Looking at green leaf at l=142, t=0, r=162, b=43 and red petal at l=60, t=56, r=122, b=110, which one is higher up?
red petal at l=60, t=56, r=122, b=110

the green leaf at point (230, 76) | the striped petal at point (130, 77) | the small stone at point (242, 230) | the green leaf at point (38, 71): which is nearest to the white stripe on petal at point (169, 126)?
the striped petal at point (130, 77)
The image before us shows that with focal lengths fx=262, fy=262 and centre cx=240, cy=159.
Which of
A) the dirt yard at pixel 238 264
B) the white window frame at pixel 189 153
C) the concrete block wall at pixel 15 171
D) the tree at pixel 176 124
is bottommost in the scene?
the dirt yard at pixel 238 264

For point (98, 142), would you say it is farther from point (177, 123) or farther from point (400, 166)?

------

> **What is needed**:
Convert everything from the line containing "the green leaf at point (230, 76)" down to the last line of the data, with both of those lines included, into a JSON list of strings with one string per line. Omit blank lines.

> **Correct output**:
[
  "the green leaf at point (230, 76) | the striped petal at point (130, 77) | the small stone at point (242, 230) | the green leaf at point (38, 71): which is nearest to the white stripe on petal at point (169, 126)?",
  "the striped petal at point (130, 77)",
  "The image before us shows that with focal lengths fx=262, fy=262 and centre cx=240, cy=159.",
  "Which of",
  "A) the dirt yard at pixel 238 264",
  "B) the white window frame at pixel 189 153",
  "C) the concrete block wall at pixel 15 171",
  "D) the tree at pixel 176 124",
  "is bottommost in the scene?",
  "the dirt yard at pixel 238 264",
  "For point (98, 142), would you say it is farther from point (177, 123) or farther from point (400, 166)?"
]